3. The interest raised by the Health series seminars at Salzburg Global seminar that covered very hot issues such as variations in practice, shared decision making, medicalisation, risk communication and assessment, innovating for value in healthcare, gamification as a powerful tool in healthcare improvement etc. that resulted in The Salzburg Statement of Dec. 2010 http://www.salzburgglobal.org/current/news.cfm?IDMedia=59422
4. The inclusion of patients/patient seminars in the scientific program of large medical congresses like the European Multidisciplinary Cancer Congress by ECCO-ESMO (where I was a speaker last September in Stockholm on how health professionals and patients use the internet and social media (video) – and surprise!!! you are mentioned at minute 4.10 just after Regina Holliday!!) and SABCS the global San Antonio Breast Cancer Symposium where patient advocates not only participate, but also are assigned to write a report with the patient perspective on the research presented! Said reports are then distributed to SABCS participants.

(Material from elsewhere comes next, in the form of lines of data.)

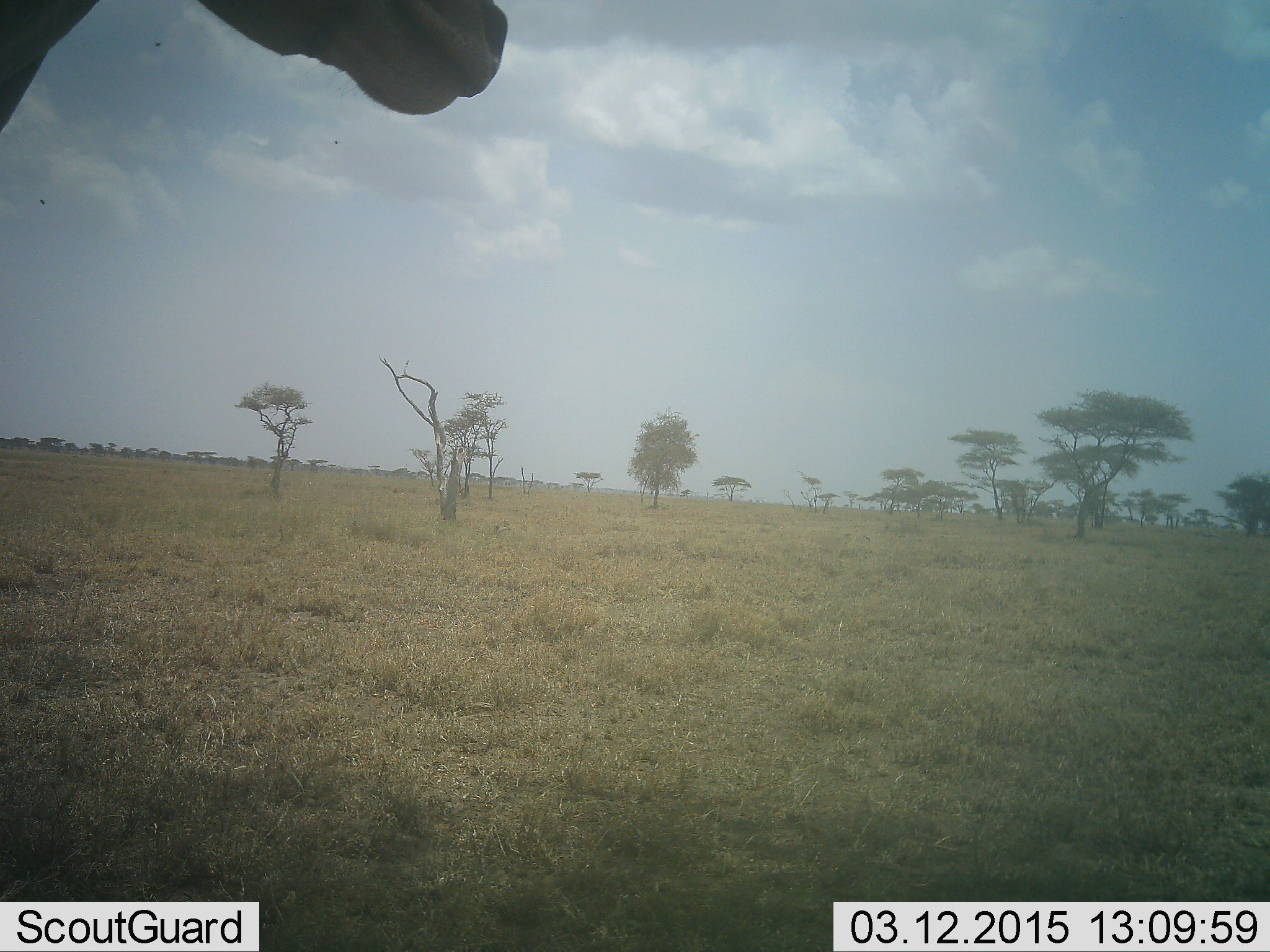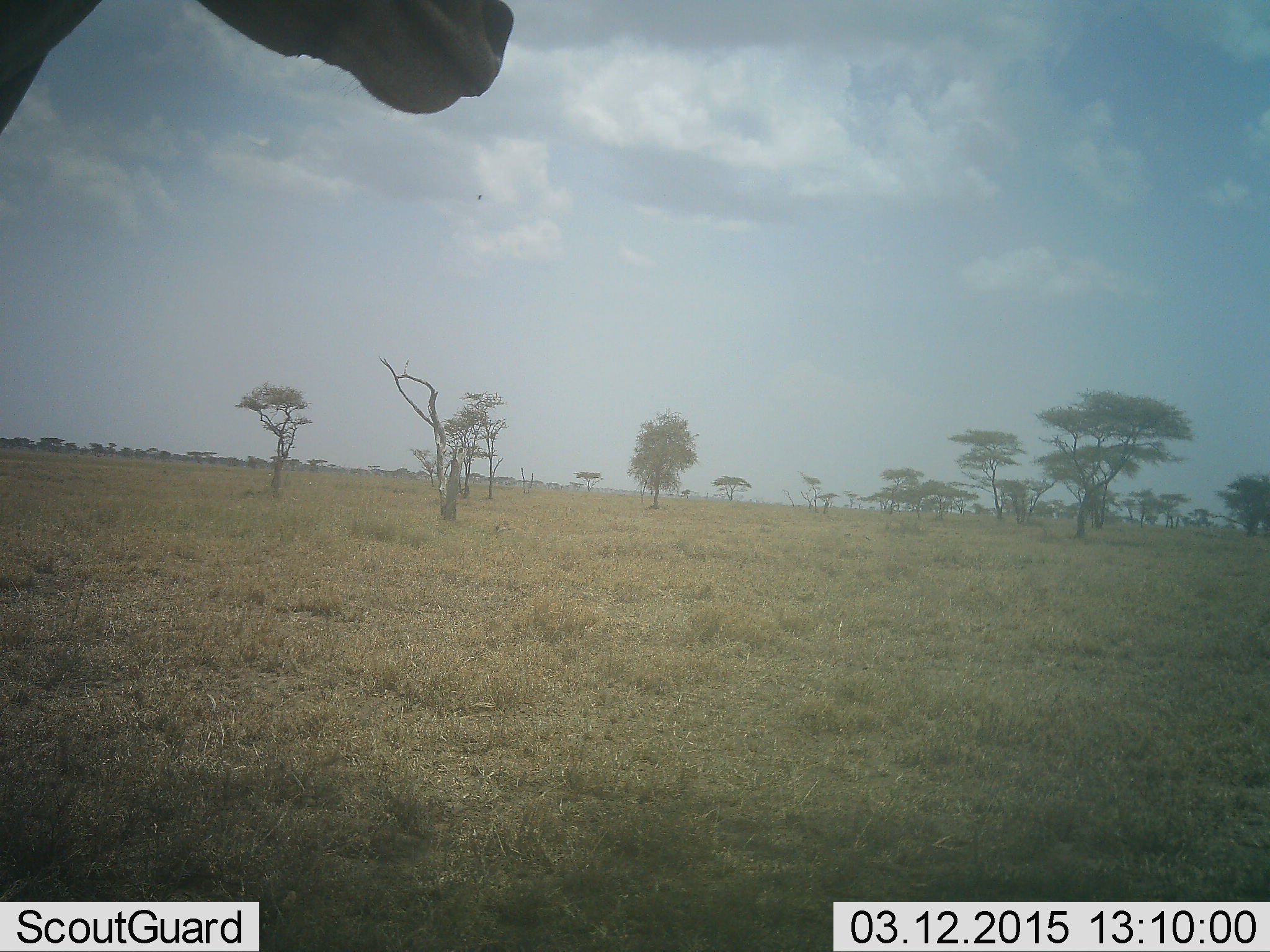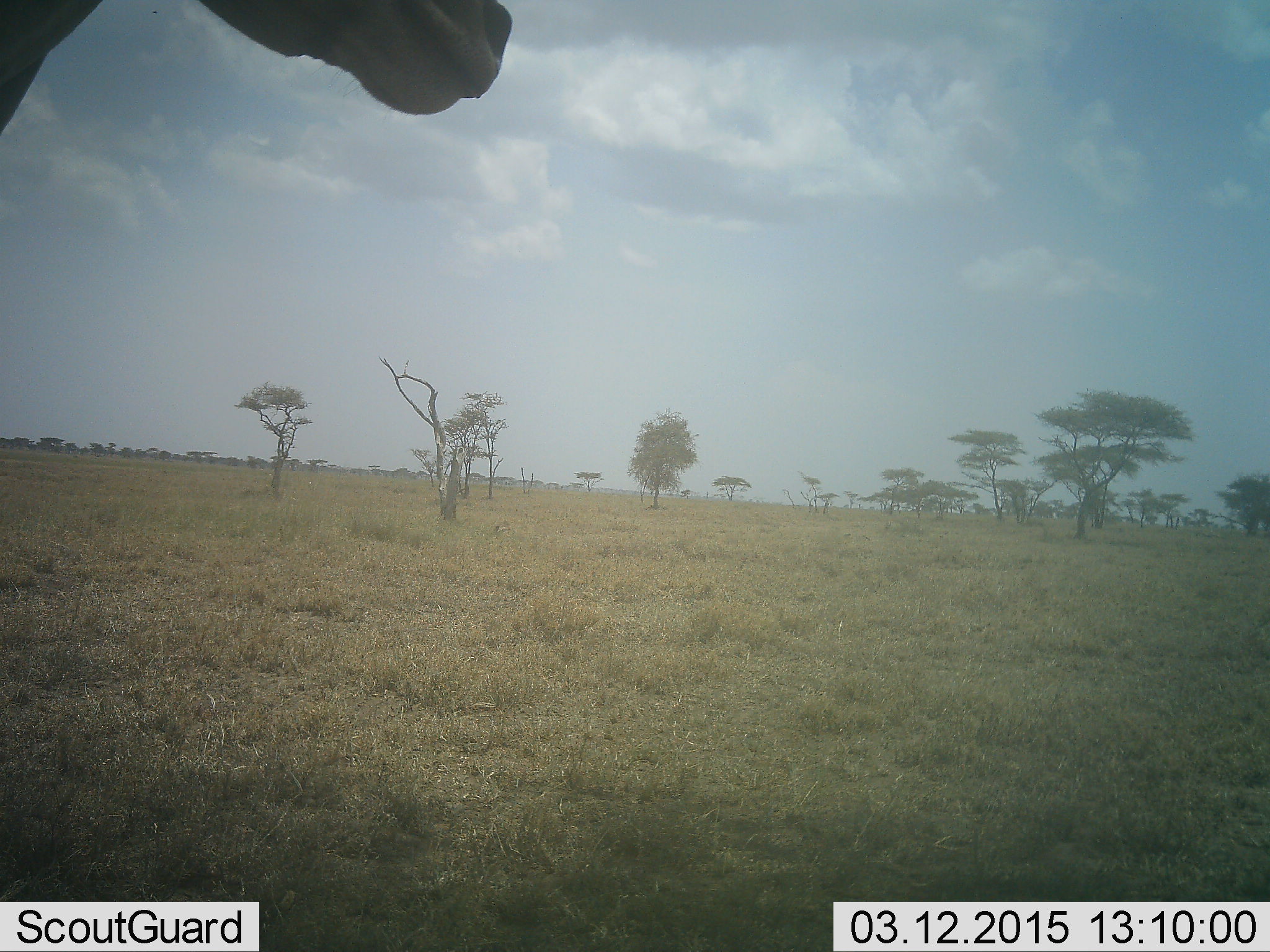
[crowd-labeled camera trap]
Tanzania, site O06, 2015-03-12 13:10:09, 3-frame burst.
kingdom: Animalia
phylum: Chordata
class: Mammalia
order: Artiodactyla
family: Bovidae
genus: Alcelaphus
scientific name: Alcelaphus buselaphus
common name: hartebeest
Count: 1.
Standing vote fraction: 100%.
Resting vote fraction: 0%.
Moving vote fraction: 0%.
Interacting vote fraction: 0%.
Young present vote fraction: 0%.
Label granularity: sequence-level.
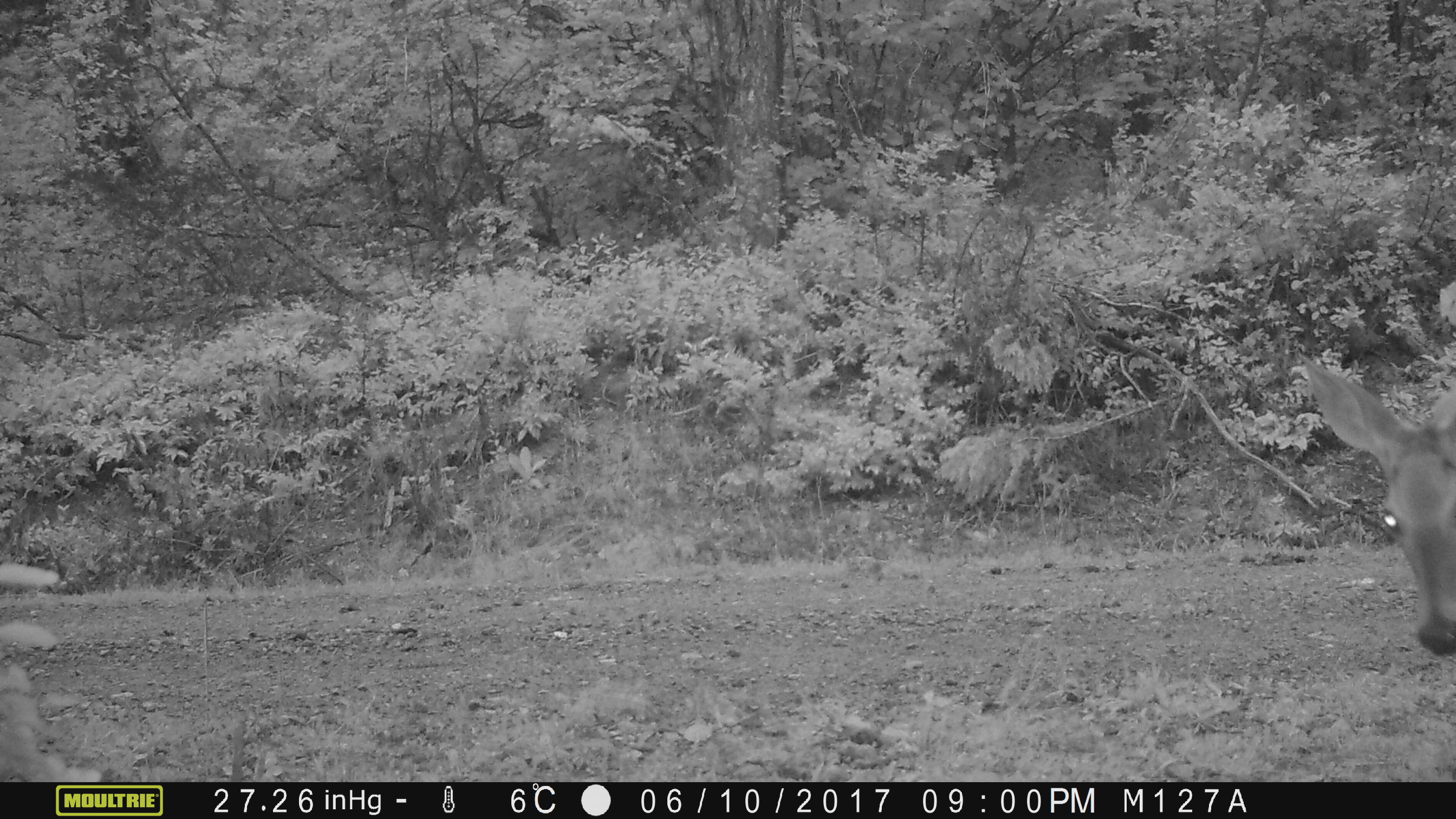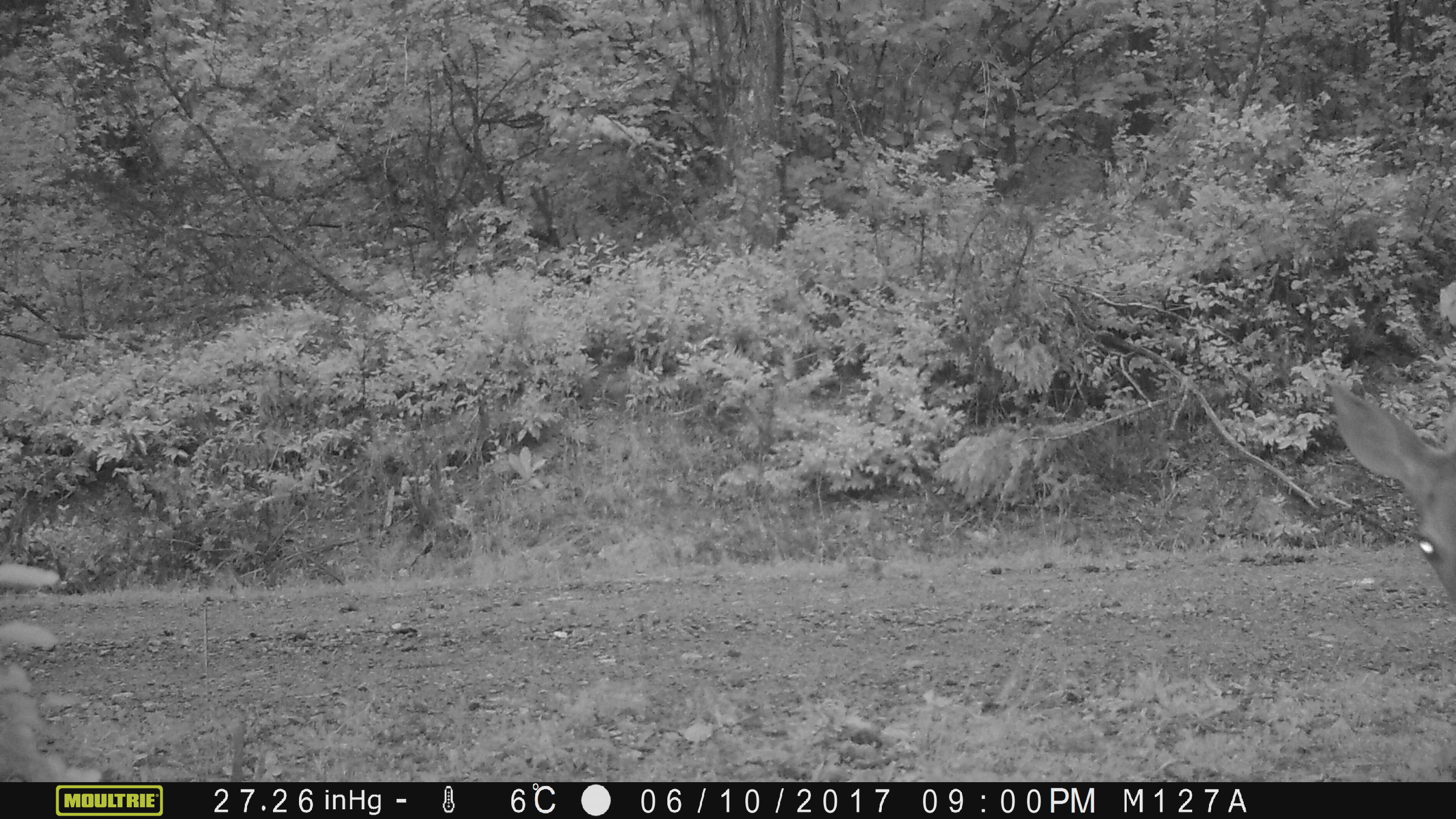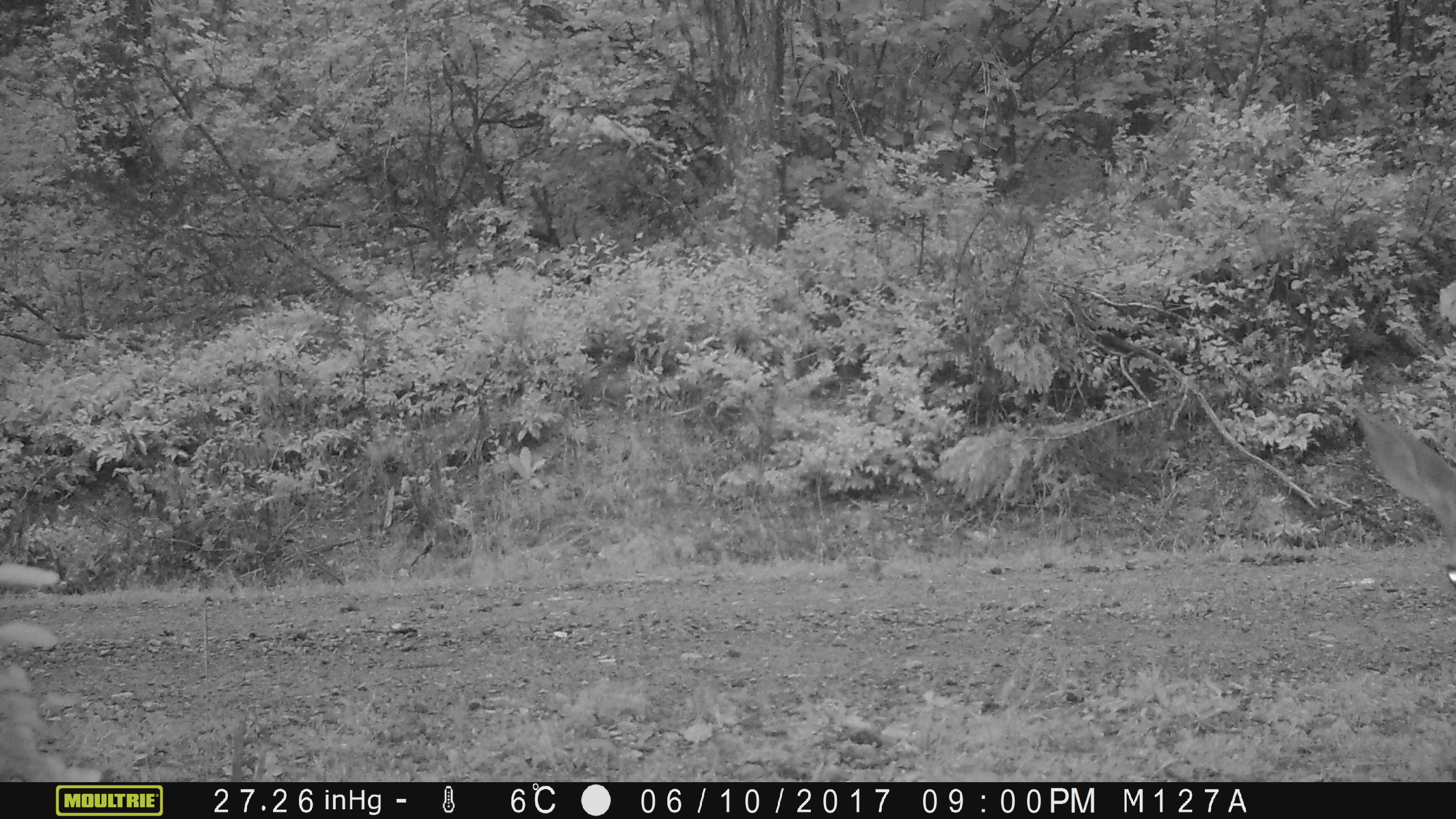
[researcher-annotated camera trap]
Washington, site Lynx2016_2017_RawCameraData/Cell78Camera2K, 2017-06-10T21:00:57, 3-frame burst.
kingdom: Animalia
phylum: Chordata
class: Mammalia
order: Artiodactyla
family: Cervidae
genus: Odocoileus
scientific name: Odocoileus virginianus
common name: white-tailed deer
Odocoileus virginianus (white-tailed deer). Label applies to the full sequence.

So even though in particular countries there might be not big change as patients are viewed by HCP and policy makers, there is a new fresher wind blowing that might reach them…
e-Patient Dave says
Thanks, Kathi – you are a great messenger for this cause. I hope SPM will agree to have you be an official ambassador.
btw, I love that webcast software! Gotta investigate it. I love the ability to scroll through the slides and pick a spot, with the video sync’d to the slide.